Local ‘Yankee’ hiking Appalachian Trail
REGION – Almost 10 years ago, four county agricultural agents were chatting during a social hour of a meeting of the National Association of County Agricultural Agents, which all four have served as president of at one point or another in their careers.
The quartet discovered that they shared a love of hiking the outdoors and an ambition to hike the longest "hiking-only" trail in the world – the Appalachian Trail.
The group, dubbing themselves "Three Men and a Yankee," took on one of the two, 174-mile long trail sections together for the first time the following spring.
And they've been at it ever since.
"The challenge is to finish it before we die," said Stan Moore of Central Lake, the "Yankee" in the quartet consisting of Mickey Cummings of Blairsville, Georgia; Fred Miller of Newton, North Carolina; and Henry Dorough, of Eastoboga, Alabama, as well as himself.
Since 2011, the group has hiked just under 1,000 miles of the trail traversing the spine of the Appalachian Mountains in Georgia, Tennessee, North Carolina and Virginia, in one, or, at times, two "section hikes" per year, said Moore, an MSU Extension Dairy & Human Resource Educator.
"Since only two of us are retired, we do sections of the trail, averaging 15 miles a day or so, during our hikes, rather than attempt a ‘thru-hike’ – doing it all at once – which takes more than two months even for the strongest hiker," he stated. "We aren't trying to set any records."
That said, with the passage of years, the group has become very aware that their window of time is slowly closing to achieve their goal of hiking the entire trail.
"None of us is getting any younger," Moore explained. "I'm the baby of the group, at 54, while Fred is in his early 60s, so this year we decided that we had better start tackling some of the more difficult sections of the trail, while we still can."
In early June the group took on a 120-mile wilderness hike leading to the summit of Mt.
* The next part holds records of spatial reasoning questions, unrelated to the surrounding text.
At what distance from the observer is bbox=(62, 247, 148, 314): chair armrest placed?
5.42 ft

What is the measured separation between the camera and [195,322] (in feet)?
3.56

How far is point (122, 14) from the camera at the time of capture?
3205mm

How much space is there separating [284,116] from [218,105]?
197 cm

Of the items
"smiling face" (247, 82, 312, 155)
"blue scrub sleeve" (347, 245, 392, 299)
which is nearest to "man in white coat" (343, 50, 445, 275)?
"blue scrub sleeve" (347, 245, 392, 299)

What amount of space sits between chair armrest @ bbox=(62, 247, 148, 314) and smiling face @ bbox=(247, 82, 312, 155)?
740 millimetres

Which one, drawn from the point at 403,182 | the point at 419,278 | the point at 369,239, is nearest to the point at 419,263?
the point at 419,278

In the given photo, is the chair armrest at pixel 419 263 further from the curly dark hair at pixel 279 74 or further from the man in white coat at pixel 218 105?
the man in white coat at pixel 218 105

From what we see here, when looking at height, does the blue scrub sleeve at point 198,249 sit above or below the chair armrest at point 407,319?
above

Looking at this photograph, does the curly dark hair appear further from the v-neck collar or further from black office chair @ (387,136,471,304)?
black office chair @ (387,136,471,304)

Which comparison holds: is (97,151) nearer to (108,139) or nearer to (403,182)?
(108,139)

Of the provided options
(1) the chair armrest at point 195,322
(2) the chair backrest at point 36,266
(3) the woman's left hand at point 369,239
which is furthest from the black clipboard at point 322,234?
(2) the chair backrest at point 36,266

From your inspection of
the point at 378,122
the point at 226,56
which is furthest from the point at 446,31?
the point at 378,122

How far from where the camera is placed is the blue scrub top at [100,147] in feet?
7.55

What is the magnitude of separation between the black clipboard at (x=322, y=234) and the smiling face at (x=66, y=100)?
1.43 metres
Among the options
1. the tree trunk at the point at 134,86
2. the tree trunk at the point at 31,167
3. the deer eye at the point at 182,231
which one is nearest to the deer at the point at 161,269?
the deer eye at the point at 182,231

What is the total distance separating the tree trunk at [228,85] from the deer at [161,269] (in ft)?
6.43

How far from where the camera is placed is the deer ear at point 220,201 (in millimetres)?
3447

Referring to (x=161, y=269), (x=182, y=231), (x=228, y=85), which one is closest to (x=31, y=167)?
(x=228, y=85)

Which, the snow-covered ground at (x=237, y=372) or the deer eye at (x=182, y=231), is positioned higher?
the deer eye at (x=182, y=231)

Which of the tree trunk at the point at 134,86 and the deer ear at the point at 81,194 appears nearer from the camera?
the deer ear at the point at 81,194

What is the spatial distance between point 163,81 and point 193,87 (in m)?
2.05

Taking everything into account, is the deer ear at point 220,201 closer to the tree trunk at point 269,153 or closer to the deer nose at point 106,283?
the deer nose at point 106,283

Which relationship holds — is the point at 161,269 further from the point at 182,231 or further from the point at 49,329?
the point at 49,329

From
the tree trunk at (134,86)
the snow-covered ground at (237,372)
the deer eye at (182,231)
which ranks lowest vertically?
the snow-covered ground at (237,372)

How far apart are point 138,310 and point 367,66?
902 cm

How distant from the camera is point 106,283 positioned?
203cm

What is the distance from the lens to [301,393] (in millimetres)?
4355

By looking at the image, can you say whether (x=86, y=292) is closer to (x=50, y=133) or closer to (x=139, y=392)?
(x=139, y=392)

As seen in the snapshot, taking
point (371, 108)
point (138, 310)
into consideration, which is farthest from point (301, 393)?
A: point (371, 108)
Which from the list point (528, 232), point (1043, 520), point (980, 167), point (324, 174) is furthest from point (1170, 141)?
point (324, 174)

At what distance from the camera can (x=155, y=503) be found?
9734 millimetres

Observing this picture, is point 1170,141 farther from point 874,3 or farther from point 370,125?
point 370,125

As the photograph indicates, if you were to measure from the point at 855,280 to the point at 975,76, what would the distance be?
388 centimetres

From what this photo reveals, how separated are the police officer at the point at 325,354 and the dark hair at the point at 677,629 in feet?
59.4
Katahdin, the northern-most terminus of the Appalachian Trail, in northern Maine.
"For 100 miles, there's no civilization at all, and with no cell phone signals, no contact with the outside world at all," the Central Lake resident said.
That situation meant carrying enough food, equipment, and shelter to maintain for at least a week over treacherous wet rocks and tree roots, through insect-infested muddy bogs, up extremely vertical mountains, and through ice-cold, snow-melt raging streams.
But along with all of those obstacles also came breathtaking views of mountain vistas above the tree line, spectacular waterfalls, rare and sensitive wildflowers, and a wide variety of wildlife.